The number of cyberattacks by Iran on targets in Israel has doubled in the past year, the director general of the Israeli Nation Cyber Directorate (INCD) has told Tech Monitor. Gaby Portnoy says other countries in the region have also been feeling the effects of attacks from Iranian cybercriminals and called for greater data sharing between governments.
Speaking to Tech Monitor at the Cybertech Conference in Tel Aviv, Portnoy said his organisation has thwarted 1,000 potential cyberattacks over the past year, far outstripping its neighbours. One of these neighbours is, in fact, a big part of the problem, he says.

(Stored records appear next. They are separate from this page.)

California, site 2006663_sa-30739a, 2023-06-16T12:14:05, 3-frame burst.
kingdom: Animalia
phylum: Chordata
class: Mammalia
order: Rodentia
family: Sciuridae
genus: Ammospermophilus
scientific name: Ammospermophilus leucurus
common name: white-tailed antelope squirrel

Iran’s cyberattacks against Israel doubled in the past year, explains Portnoy. Other countries in the region have felt the same pressure, from cyber espionage to ransomware and attacks on critical national infrastructure (CNI). There is one solution to this, he says: to unite and share information. “It’s all about data,” says Portnoy, but alliances like these also have their risks.
How Iran has been targeting Israel with cyberattacks
In the first quarter of 2022 cyberattack attempts against Israel jumped by 137%, prompting the INCD to start work on a cyber equivalent to its Iron Dome air defence system. The so-called “cyber dome” is central to Israel’s defences against Iranian state-backed cyberattacks, says Portnoy. This comes with creating agreements with neighbouring counties to share data, massively increasing visibility and boosting the chances of protection for all the countries’ CNI.
Iran’s aggressive cyber stance has increased unremittingly over the past decade, since the early recordings of the Madi malware in the summer of 2012. Specialists at Microsoft have warned about the growing number of supply chain attacks conducted by hacker groups believed to receive support from the Iranian government. Microsoft has notified more than 40 IT companies about hacking attempts, states a report by security company Group IB. Indeed, Iranian APT group Moses Staff is the second-most prolific cybercrime group in the Middle East and Africa, behind only LockBit, according to Group IB’s research. Israel incurred 16% of all the cyberattacks in the region over this timeframe.
“There are 200 attacks a month on Israel by Iran,” Portnoy claims. “Last year there were 88 attacks per month on average.” This reflects an increasing number of adversaries, he continues. “The [number of] groups involved also grew, from six to 14,” he says. “They are investing in cyber because they understand the space and how we act within it.”
The cyber dome is key to warding off such a threat, and the key to a successful cyber dome is data collection, he says. “It’s not about technology because technology and techniques often change, it’s about the data collection, fusing that data and analysing it. This is the vision.”
Israel calls for cooperation with neighbouring countries, but at what cost?
It is only possible to achieve this vision with the cooperation of neighbouring countries, against Iran, he continues. “We have to improve our trust with everybody, to share a lot more. We are currently working on a shared platform with the Abraham Accords countries – Bahrain, Morocco and the UAE,” he explains. The Abraham Accords is a treaty signed by the above countries in 2020.
Allying Israel comes with risks, however, not least because the government in Tel-Aviv is engaged in active cyberattacks against Iran, and software from Israeli companies such as NSO Group, developer of the controversial Pegasus spyware, is routinely used by governments around the world.
According to a report by security company Mordor intelligence, cyberattacks against the UAE increased once it announced political allegiance with Israel. “The United Arab Emirates has witnessed a more than 250% increase in cyberattacks during the pandemic,” states the report. “This sudden increase was also attributed to the activists against the UAE’s recognition of Israel and normalising the relationship between these countries.”
Closer ties to Israel are also not necessarily good news for citizens in Abraham Accords countries. According to a report released by Washington-based think tank the Middle Eastern Institute, the UAE was relying on the NSO group’s surveillance software in 2018 to spy on its population. There have since been reports of Bahrain, Hungary, India, Kazakhstan, Mexico, Morocco, Rwanda, and Saudi Arabia using the same technology in 2021.